The very notion that a person may not have a home to live in is such a violation of freedom that this document, the European Convention on Human Rights takes each person having a home as a basic assumption.
Surely this invites a debate as to whether inaction would be legal. It certainly would not be moral.
My argument is simply that the freedom of one person to draw unlimited profit from his/her ownership of ten properties should not supersede the freedom of any family, or indeed any human being, to have a home. The thousands on hopeless waiting lists are not referred to as property-less, they are referred to as homeless. They don’t want a property, they don’t want a portfolio, they want, a home.
The Rent is too High is a cutting edge document by the London pressure Generation Rent, and it is this research that has largely informed my proposal.
Ladies and gentlemen, The Progressive Unionist Party, when in Government would seek to bring before the assembly legislation to establish a quadrangular strategy to combat homelessness in Northern Ireland. Its Four points of action would be, Rent Regulations, Increased investment in Social Housing, legislation to facilitate Government acquisition of strategically unused property, and an increase in the default period of tenancy from six months to eighteen months. The Primary initiative of the four being Rent Regulation, a form of Rent Regulation which obliges landlords, corporate or otherwise, to pay a surcharge of 25p in every pound which they charge over the recommended rent cap.
I must add at this point that Generation Rents recommended surcharge is twice that, a surcharge I found extreme, and so modified for my proposal. This rent cap would be set at 50% of the annual rates bill, as a monthly rent. For example, I live in a tiny terrace house in East Belfast. My annual rates bill is usually around £600.00. That would mean that, should the owner of such a property wish to let it out the rent cap would be £300.00 per month. Should the Landlord wish to charge the tenant £400.00 per month, he would be obliged to contribute £25.00 /per month to a fund which would then be used to tackle the issue of homelessness, primarily by building fresh social housing stock. This law would apply only to landlords who have a portfolio of ten properties or more.
Again, I have softened the recommendations of Generation Rent for my proposal, as they leave no such acknowledgement of the landlord with a small portfolio, perhaps the one who has merely inherited a modest investment opportunity from a deceased relative, perhaps a parent. If I may coin a phrase, I am not here to in any way demonise the working class landlord who lives down the street.

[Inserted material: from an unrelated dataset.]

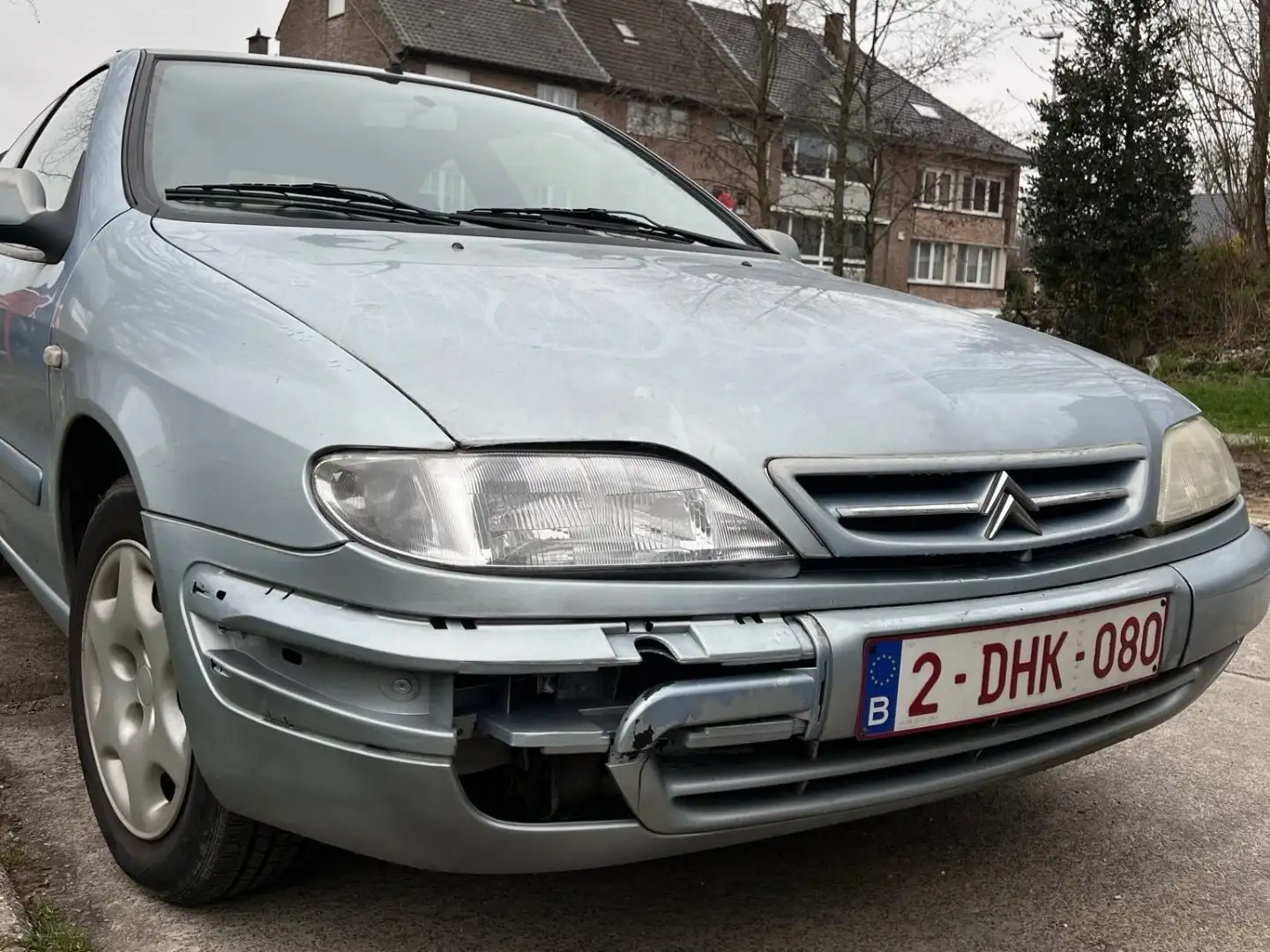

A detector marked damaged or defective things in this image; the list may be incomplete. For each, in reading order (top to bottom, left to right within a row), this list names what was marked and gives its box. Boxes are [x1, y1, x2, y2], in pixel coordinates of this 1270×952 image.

damaged bumper [144, 509, 1270, 878]
broken bumper panel [148, 517, 1270, 878]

My favourite document of all remains, The Principles of Loyalism, written by the late Billy Mitchell, a man honoured every year at this conference with good reason. Mitchell wrote of what he theorised as Loyalism’s four principles, each of them relevant today and one of my favourite paragraphs is found within Principle one, the Material well-being of Ulster…
Access to the necessities of life is a basic Human right for all citizens. Loyalists have a duty to ensure satisfactory housing that meets the social needs of our people…
Folks, the mechanics of my resolution would no doubt be scrutinised by standing orders, our party executive, and put forth for consultation very widely throughout our party. I’m not suggesting that this presentation is ready to be placed before the electorate as good to go policy. I am asking you for your vote today so that we as a party can put some flesh on the bones and get this debate started in earnest. That we can begin to formulate our answers to the problems that establishment Unionism along with its partners have shown no inclination to fix.
Let us start preparing for Government.
Ladies and Gentlemen, fellow Progressive Unionists,
I commend this resolution to Party Conference.